● INPUT:
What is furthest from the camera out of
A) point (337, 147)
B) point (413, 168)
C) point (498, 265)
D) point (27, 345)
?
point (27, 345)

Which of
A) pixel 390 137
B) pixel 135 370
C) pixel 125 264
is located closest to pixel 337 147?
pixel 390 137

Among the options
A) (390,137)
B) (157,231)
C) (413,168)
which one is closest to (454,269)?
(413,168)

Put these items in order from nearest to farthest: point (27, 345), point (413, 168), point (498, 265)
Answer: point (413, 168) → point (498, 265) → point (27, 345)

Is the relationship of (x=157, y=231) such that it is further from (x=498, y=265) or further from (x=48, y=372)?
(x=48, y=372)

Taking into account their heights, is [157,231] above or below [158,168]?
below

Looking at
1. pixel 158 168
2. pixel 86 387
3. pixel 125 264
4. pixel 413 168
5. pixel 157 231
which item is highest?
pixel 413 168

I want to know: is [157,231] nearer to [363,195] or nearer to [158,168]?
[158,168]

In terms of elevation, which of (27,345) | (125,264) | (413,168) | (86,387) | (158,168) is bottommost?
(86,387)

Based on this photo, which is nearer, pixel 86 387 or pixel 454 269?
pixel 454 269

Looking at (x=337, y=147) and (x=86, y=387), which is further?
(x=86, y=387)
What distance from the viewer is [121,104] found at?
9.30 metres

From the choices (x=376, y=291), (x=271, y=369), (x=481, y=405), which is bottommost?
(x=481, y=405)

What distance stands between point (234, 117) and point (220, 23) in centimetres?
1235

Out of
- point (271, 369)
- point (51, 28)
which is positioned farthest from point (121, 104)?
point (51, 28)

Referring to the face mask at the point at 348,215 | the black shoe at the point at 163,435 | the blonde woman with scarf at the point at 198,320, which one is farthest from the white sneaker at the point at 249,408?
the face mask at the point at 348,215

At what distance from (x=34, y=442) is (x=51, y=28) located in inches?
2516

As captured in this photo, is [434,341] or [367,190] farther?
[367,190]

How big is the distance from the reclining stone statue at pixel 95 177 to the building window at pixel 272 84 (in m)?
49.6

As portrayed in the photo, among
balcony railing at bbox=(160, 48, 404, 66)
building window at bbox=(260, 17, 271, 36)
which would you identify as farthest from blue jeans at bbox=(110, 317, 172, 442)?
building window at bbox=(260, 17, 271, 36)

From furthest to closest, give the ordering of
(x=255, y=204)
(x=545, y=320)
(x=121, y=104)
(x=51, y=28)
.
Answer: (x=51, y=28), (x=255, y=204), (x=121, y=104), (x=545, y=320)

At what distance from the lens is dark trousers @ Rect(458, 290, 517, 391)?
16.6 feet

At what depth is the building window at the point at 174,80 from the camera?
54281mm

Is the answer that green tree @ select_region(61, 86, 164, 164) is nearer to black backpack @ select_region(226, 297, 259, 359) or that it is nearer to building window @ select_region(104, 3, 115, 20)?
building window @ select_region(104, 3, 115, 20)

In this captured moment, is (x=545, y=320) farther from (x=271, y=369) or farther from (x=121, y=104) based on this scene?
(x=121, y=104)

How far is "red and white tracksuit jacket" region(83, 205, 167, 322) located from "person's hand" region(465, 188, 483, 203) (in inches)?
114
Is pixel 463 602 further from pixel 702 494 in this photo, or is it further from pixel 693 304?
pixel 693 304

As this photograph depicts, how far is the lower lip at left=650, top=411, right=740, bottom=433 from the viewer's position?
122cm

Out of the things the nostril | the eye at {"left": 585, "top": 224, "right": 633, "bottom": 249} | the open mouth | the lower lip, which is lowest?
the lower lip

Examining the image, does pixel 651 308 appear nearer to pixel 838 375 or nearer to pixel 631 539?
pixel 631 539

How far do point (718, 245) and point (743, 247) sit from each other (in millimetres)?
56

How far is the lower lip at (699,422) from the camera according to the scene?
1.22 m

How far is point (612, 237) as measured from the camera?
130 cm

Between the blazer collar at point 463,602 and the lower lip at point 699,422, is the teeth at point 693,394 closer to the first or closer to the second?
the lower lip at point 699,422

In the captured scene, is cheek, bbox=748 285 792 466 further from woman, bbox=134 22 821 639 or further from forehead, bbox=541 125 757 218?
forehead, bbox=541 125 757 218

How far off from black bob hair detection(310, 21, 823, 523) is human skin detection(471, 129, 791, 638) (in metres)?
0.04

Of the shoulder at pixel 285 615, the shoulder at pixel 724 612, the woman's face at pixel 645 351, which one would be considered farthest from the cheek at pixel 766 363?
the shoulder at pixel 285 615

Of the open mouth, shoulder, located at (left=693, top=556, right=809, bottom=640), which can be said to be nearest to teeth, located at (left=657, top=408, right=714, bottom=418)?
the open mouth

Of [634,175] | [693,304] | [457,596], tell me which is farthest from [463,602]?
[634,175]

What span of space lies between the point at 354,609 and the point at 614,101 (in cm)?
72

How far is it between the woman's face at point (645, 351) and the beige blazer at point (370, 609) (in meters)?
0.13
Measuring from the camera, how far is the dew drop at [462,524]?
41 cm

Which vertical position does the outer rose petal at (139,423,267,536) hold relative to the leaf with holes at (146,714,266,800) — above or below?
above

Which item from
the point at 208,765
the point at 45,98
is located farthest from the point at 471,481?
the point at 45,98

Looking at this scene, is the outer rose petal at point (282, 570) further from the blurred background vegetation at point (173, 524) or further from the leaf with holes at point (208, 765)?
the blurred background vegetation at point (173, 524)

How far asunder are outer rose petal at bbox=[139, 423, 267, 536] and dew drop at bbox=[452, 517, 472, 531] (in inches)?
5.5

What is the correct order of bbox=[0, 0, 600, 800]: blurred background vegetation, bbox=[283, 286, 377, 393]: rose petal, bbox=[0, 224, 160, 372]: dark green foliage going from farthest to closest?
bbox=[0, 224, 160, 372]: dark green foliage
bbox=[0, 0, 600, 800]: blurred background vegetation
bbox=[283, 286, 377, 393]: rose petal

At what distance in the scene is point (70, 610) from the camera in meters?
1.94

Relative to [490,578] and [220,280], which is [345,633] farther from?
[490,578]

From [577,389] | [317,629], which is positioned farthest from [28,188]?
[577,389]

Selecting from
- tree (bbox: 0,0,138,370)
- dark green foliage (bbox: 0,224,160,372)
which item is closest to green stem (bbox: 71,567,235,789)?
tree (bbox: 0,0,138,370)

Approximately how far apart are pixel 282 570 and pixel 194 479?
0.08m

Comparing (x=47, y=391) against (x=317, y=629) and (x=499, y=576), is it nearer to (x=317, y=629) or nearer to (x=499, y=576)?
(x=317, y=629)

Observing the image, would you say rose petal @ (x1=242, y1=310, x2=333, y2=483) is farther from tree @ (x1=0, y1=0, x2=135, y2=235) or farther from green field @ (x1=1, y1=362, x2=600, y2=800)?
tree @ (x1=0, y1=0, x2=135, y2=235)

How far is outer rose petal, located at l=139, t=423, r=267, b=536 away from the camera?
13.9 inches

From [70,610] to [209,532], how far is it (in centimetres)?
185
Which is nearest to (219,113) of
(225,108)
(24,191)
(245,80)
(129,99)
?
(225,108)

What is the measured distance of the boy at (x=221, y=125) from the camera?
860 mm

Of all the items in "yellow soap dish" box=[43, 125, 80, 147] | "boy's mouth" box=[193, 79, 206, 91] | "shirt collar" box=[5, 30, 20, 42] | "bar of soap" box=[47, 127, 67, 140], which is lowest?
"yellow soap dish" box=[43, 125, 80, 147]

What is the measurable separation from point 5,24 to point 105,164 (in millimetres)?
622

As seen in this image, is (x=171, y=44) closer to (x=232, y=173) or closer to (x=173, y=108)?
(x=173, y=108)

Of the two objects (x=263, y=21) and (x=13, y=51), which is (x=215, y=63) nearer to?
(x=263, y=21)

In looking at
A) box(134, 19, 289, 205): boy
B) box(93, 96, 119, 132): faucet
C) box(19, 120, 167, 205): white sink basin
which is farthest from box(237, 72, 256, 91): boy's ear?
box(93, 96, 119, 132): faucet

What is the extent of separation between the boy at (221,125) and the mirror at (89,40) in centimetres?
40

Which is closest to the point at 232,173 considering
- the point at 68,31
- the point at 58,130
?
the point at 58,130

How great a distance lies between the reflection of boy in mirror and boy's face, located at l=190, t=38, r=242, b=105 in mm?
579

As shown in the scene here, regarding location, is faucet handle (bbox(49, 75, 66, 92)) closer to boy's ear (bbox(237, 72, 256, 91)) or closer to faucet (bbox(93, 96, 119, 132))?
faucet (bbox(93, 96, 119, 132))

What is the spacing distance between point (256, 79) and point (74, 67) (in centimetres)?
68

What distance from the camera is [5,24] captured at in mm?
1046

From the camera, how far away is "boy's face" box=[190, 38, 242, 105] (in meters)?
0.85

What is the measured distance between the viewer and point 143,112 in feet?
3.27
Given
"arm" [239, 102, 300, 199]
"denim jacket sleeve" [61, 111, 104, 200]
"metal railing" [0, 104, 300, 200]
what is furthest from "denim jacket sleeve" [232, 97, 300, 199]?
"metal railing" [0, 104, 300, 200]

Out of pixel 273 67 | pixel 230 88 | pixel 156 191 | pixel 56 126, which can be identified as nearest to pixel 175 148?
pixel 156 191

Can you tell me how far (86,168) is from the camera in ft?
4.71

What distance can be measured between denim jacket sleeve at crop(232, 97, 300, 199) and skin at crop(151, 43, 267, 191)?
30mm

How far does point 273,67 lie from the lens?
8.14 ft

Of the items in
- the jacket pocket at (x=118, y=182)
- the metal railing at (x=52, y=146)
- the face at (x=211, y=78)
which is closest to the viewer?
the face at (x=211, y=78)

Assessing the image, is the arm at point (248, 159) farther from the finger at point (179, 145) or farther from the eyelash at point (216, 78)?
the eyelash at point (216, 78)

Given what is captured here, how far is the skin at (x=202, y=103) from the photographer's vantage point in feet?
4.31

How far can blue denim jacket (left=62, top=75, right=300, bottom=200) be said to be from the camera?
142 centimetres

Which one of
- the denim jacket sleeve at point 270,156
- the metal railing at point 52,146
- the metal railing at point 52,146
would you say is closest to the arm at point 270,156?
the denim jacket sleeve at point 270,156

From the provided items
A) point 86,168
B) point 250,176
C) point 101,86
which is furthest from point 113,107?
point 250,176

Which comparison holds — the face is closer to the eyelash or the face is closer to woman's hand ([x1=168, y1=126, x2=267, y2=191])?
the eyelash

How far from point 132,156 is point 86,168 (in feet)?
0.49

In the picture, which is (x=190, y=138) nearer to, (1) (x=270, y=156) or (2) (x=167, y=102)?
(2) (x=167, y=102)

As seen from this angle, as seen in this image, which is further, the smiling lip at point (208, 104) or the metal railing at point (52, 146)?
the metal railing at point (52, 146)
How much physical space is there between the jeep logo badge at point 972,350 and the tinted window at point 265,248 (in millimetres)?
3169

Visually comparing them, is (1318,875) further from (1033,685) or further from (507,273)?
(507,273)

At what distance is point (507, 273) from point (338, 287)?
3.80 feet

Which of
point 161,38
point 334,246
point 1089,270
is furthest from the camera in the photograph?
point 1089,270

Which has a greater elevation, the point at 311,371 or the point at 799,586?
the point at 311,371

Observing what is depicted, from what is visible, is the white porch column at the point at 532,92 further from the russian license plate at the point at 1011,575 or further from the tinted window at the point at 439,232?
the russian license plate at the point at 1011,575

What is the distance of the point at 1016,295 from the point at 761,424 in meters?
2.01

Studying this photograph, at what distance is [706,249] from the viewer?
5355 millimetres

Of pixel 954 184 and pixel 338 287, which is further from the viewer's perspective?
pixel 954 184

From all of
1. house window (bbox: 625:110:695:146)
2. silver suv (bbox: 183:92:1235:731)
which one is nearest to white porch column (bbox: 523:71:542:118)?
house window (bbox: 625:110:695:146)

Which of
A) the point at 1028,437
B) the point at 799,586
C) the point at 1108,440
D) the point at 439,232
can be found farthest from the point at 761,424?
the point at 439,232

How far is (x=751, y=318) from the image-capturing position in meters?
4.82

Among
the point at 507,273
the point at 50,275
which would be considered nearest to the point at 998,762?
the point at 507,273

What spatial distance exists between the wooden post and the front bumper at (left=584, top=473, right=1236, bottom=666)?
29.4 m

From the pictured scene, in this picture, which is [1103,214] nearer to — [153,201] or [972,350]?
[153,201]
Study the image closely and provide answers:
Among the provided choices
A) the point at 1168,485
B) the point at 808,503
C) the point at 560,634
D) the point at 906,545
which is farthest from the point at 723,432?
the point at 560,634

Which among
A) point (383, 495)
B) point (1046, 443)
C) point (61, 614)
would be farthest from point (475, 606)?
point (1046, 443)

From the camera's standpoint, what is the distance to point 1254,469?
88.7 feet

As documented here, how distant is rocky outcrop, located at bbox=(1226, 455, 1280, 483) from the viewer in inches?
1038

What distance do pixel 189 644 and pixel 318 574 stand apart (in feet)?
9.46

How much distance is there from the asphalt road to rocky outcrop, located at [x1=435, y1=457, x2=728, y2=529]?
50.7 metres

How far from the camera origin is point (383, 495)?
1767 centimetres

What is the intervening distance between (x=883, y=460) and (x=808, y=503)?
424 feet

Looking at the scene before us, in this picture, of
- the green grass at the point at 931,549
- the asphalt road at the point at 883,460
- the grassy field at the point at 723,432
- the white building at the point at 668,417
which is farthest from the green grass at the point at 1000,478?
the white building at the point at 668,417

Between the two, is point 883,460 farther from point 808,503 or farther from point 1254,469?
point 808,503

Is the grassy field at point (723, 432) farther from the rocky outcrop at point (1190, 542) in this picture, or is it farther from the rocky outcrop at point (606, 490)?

● STATED GOAL: Reproduce the records above exactly, starting with the line that contains "What is the intervening" and ending with the last line.

● RESULT:
What is the intervening distance between (x=883, y=460) and (x=808, y=503)?
424 feet

Looking at the scene before us, in this picture, of
- the green grass at the point at 931,549
- the asphalt road at the point at 883,460
- the grassy field at the point at 723,432
- the white building at the point at 668,417
which is farthest from the green grass at the point at 1000,478?
the white building at the point at 668,417

Between the two, is point 883,460 farther from point 808,503 or farther from point 1254,469?
point 808,503

Is the grassy field at point (723, 432) farther from the rocky outcrop at point (1190, 542) in this picture, or is it farther from the rocky outcrop at point (606, 490)?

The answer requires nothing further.